Kesederhanaan dan keterjangkauan – sekitar US$800 per sensor – dari sistem ini memungkinkan penerapan secara luas, memberikan informasi penting kepada masyarakat. Teknik seperti memvalidasi pembacaan terhadap pengukuran curah hujan, mengkalibrasi sensor dengan stasiun pemantauan federal, dan menggunakan pembelajaran mesin yang diawasi dapat membangun kepercayaan terhadap nilai data pihak ketiga dan data yang dihasilkan masyarakat.

Pada akhirnya, sensor nonfederal seperti ini dapat diintegrasikan ke dalam model banjir federal.

Sementara itu, para peneliti telah membuat database sumber terbuka yang mengkonsolidasikan semua data pengukuran yang diketahui dan memungkinkan masyarakat untuk memberikan informasi.
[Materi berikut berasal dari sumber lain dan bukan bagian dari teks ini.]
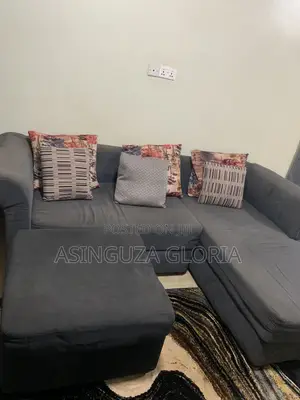 Grey L Couch for Sale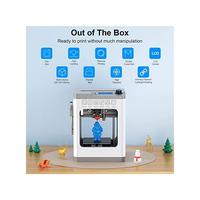 Gambar Printer 3D Mini Entina Tina 2 Printer 3D Rakitan Penuh dan Leveling Otomatis Pemula Platform Magnetik Dapat Dilepas Pencetakan Presisi Tinggi Dengan PlaPla ProTpu Ukuran 3,9X4.7X3.9 Inci dari Sigatar Store undefined 2 Tokopedia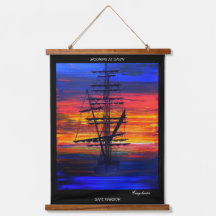 Aanmeren bij zonsopgang, veilige haven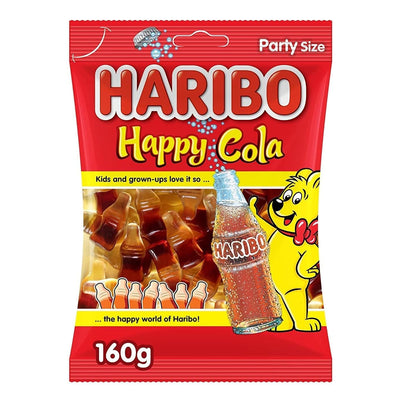 HARIBO - Happy Cola - 160gm - 30 CT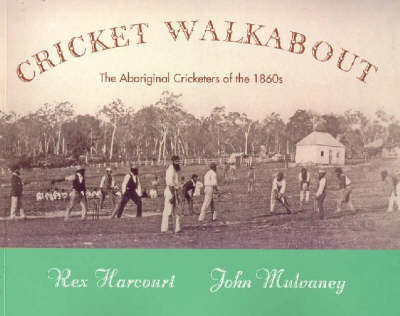 Book cover for Cricket Walkabout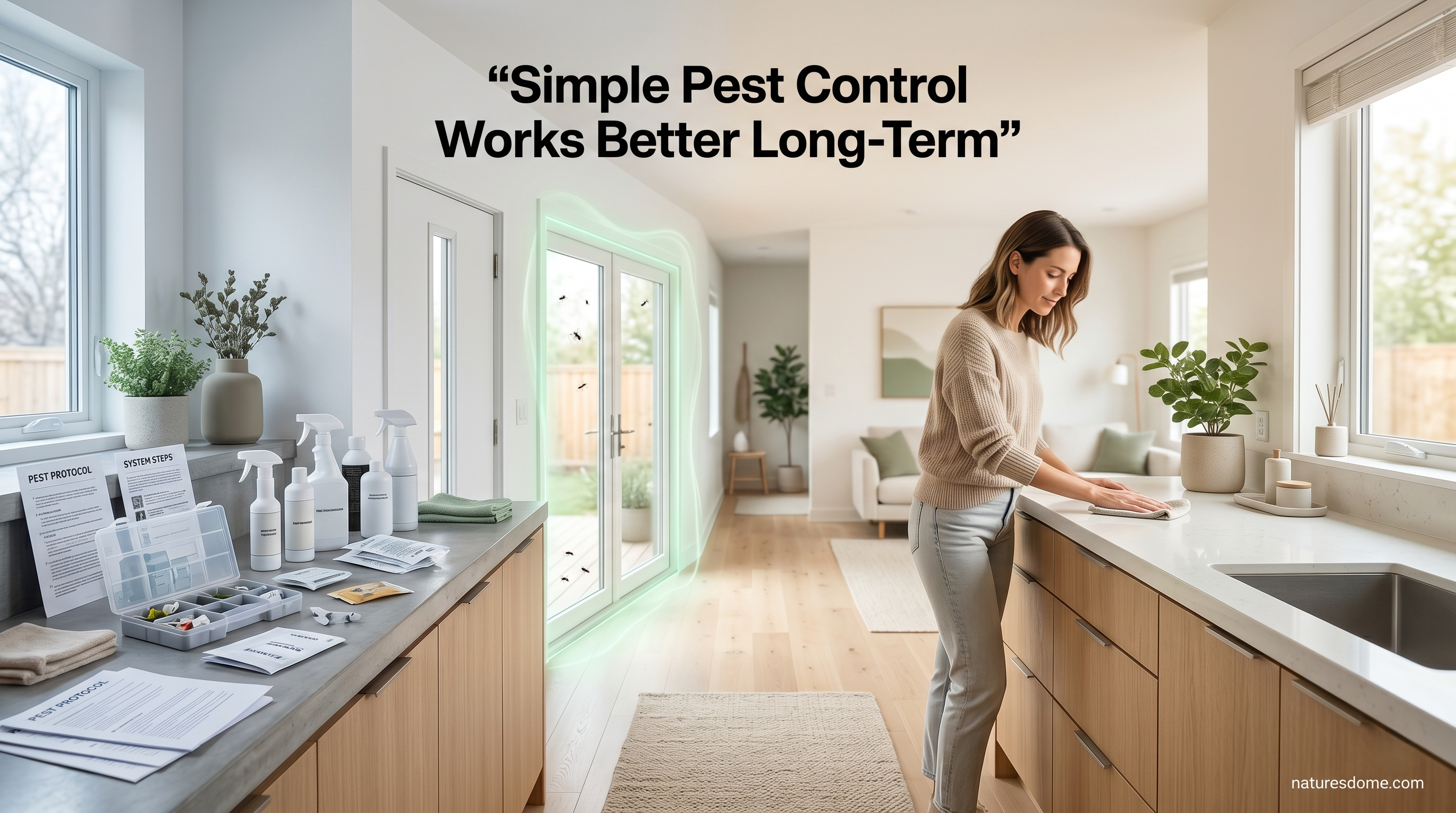 Behind the Scenes: Why Good Pest Control Shouldn’t Feel Complicated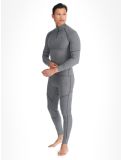 Thumbnail Odlo, Active X-Warm pullover men Odlo Steel Grey Melange grey 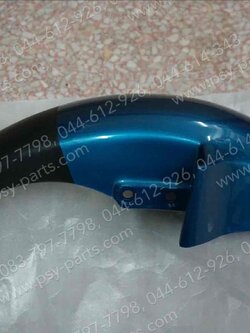 บังโคลนหน้า TENA (T) สีเขียวใหม่ (H39) 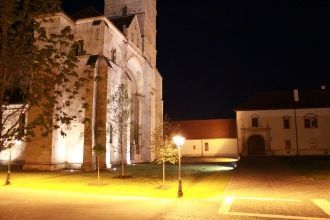 Ночные виды Алба-Юлия.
Kumpulan data gabungan ini memungkinkan model banjir yang lebih canggih dan kuat, seperti model prakiraan banjir Google, yang mencakup sebagian besar wilayah negara tersebut.

Masa depan pemantauan banjir

Beberapa universitas bekerja sama dalam kolaborasi yang disebut FloodAware untuk mengembangkan sistem yang mengintegrasikan “kamera banjir”, postingan media sosial, sensor kota pintar, dan banyak lagi untuk mendeteksi dan memperingatkan penduduk akan banjir bandang. Menggabungkan alat-alat ini dapat memperluas data yang tersedia bagi ahli meteorologi dan manajer darurat, sehingga meningkatkan penilaian dan peringatan risiko banjir.

Menggabungkan beragam sumber data pada platform bersama akan menghasilkan sistem pemantauan banjir yang lebih komprehensif dan mudah diakses. Kami yakin hal ini akan memberdayakan masyarakat dengan informasi yang mereka perlukan untuk melakukan advokasi tindakan perlindungan, yang pada akhirnya meningkatkan ketahanan dalam menghadapi perubahan iklim.

Artikel ini awalnya diterbitkan di The Conversation oleh Julie Arbit, Brad Bottoms, dan Branko Kerkez di Universitas Michigan. Baca artikel aslinya di sini.